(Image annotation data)
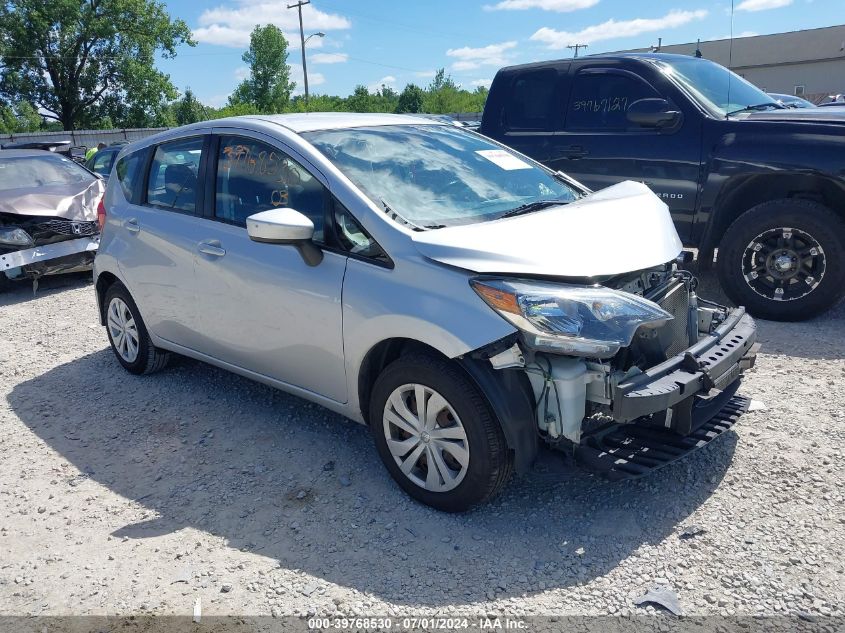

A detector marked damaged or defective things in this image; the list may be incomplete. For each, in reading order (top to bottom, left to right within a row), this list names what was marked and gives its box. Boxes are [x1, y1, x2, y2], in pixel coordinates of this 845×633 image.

crumpled hood [0, 178, 104, 222]
damaged white car [0, 149, 105, 290]
crumpled hood [412, 178, 684, 276]
damaged white car [92, 112, 760, 508]
detached front bumper [608, 306, 756, 434]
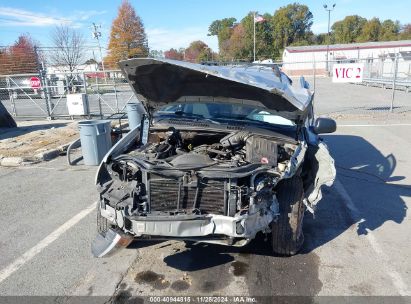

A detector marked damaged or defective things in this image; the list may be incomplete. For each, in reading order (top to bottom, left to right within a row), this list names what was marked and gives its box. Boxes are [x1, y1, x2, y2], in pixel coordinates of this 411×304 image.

damaged suv [93, 57, 338, 256]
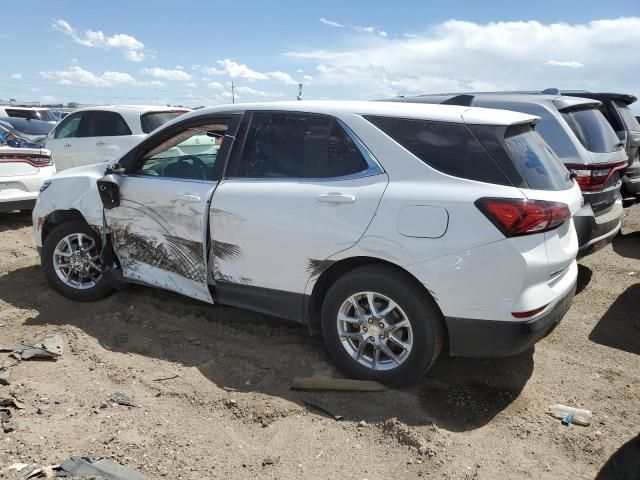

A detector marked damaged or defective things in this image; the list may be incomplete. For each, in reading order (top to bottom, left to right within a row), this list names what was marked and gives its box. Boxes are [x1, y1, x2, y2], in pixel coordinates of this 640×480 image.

STATED PROBLEM
Please transcribe every line of the data above word for word, leaving out the pictures.

TASK ANSWER
A detector marked damaged or defective things in this image; the list may be incomplete. For each, in reading order (top to bottom, left to right within a row), this list names what was marked and gives its box. Boxes are [x1, y1, x2, y2], in pixel coordinates of this 845×633 image.

crumpled hood [0, 178, 104, 222]
damaged white car [0, 149, 105, 290]
crumpled hood [412, 178, 684, 276]
damaged white car [92, 112, 760, 508]
detached front bumper [608, 306, 756, 434]

A detector marked damaged or defective things in this image; the list may be incomplete. For each, in reading order (top to bottom, left to right within a row), this list names what was marked and gives its box. Boxes are [x1, y1, x2, y2], in pixel coordinates of this 411×304 image.

damaged suv [93, 57, 338, 256]

A detector marked damaged or defective things in this image; the list may be incomplete. For each, in reading order (top to bottom, left to right within a row), this list names what was marked and gives its box. Boxes are [x1, y1, x2, y2], in pixel coordinates of this 640×480 image.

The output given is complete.